Domino’s stock price skyrocketed 25% in morning trading Thursday as higher-than-expected same-store sales eased investor worries about the encroaching threat from third-party delivery services.
The company said its U.S. same-store sales rose 3.4% in the last three months of 2019, easily besting expectations from investors and analysts that expected a continued slowdown in the key metric.
The company’s slowing sales in prior quarters, including negative same-store sales on delivery orders, had worried investors who believed third-party services were a growing competitive threat.
Yet same-store sales on delivery orders improved in the fourth quarter, while the chain’s growing carryout business continued to accelerate.

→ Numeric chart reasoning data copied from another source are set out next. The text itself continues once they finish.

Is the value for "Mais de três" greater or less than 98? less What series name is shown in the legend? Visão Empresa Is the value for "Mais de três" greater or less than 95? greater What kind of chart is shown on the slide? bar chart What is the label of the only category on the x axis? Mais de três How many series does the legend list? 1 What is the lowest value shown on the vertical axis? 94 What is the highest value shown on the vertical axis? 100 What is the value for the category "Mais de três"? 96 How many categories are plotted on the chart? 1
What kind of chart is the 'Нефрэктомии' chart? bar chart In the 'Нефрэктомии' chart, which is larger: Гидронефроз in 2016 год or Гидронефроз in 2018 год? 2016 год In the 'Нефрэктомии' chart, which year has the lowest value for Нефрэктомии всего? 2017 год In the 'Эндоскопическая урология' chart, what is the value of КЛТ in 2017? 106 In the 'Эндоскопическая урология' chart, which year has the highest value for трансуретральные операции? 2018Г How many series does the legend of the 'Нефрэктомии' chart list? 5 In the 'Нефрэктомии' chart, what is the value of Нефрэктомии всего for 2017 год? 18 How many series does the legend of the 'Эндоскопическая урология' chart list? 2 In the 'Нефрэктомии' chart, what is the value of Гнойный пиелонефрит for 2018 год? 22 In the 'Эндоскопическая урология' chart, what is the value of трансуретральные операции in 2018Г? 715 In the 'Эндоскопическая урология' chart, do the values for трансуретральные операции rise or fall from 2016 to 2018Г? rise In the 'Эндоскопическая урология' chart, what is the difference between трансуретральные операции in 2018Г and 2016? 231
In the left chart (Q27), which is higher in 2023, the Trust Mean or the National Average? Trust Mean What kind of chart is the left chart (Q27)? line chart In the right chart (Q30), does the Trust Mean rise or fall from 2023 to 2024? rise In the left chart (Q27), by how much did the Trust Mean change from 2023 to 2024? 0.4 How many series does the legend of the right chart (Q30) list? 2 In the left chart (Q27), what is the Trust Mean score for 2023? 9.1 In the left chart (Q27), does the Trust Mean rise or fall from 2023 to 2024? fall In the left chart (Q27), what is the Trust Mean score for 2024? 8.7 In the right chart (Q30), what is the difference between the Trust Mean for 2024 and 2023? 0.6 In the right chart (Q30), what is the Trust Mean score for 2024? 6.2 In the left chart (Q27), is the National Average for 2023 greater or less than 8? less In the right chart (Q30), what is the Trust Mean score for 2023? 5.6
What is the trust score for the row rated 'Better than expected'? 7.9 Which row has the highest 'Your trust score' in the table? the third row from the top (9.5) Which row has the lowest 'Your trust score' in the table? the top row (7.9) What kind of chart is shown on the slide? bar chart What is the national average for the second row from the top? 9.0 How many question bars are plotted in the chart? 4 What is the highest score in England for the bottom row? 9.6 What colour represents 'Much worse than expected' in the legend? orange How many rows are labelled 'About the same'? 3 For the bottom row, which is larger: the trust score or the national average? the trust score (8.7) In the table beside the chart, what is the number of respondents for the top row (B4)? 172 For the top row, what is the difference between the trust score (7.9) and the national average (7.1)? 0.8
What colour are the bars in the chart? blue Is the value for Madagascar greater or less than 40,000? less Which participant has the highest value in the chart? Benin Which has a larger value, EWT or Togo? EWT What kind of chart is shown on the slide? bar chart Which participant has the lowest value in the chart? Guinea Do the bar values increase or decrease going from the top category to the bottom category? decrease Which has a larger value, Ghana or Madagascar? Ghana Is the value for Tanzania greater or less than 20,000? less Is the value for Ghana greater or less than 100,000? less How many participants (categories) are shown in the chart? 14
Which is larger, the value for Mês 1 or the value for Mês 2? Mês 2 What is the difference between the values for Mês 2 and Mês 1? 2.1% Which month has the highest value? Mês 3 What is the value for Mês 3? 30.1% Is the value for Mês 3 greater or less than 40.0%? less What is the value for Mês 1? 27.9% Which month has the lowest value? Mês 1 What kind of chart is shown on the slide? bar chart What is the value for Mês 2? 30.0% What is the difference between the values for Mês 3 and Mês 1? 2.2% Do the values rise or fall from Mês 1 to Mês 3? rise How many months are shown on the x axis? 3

The stock hit an all-time high of $380 per share Thursday before settling in the $370 range.
Speaking on their fourth quarter earnings call Thursday, Domino’s executives said the promotional activity from third-party delivery players appears to have leveled off, even as it remains “intense.”
“Certainly, we still saw a lot of aggregator promotion and advertising activity,” CEO Ritch Allison said. “We felt like that leveled off a bit relative to the third quarter, but that pressure is still there and quite intense.”
Domino’s executives credited some of the company’s efforts in the quarter, notably its “delivery insurance” promotion guaranteeing a quality experience on delivery orders. The program “resonated well” with customers, they said.
He also said the company’s carryout promotions worked well and “drove terrific results.”
Allison acknowledged some things that didn’t work, notably its late-night promotional program, though he said it drove sales in certain markets.
Domino’s domestic same-store sales have risen for 35 straight quarters. The company hasn’t had a negative comparable-store number since 2011. That period has turned Domino’s into the biggest pizza chain in the world and one of the strongest-growing large restaurant brands of any kind.
Globally, Domino’s added 1,106 units over the past year, reaching 17,000 worldwide. In the U.S., the company added 250 restaurants, reaching 6,126. The company has been “fortressing” markets or building more stores closer together.
Allison said on Thursday that fortressed stores provide “faster and more consistent service, lower delivery cost, better economics and incremental carryout.”
Domino’s strong sales growth has been good for the company’s domestic operators. The company said that restaurant-level earnings before interest, taxes, depreciation and amortization for franchisees would be “more toward the high end” of its predicted range of $136,000 to $139,000.
Yet Allison acknowledged “challenges” in the operating environment as labor and fixed costs continue to rise. He said that the company is “intensely focused on helping to drive efficiency and profitability at a store level for franchisees.”
“It’s a really tough environment from a profitability standpoint,” Allison said. “If we were not growing our sales, profit would be declining.”
Allison made numerous references to profits of the company’s third-party delivery competitors, which spent much of 2019 offering more deals to generate user growth.
He said the company faced “an unprecedented acceleration of competitive activity around delivery. Our alignment and focus on the system is more important than ever as we face new competitors that are not bound by the constraints and requirements associated with a profitable business model.”
Allison believes the promotional environment will continue this year, even as profit pressures on third-party delivery players continue.
“We don’t know how these folks are going to behave,” he said, noting that the company is still expecting delivery promotions to influence its sales. “They’re standing in a circular firing squad right now. They’re going to keep advertising, continue to keep discounting, because they don’t have a choice.
“We’re not standing in the circle. But we might get hit by a few stray bullets.”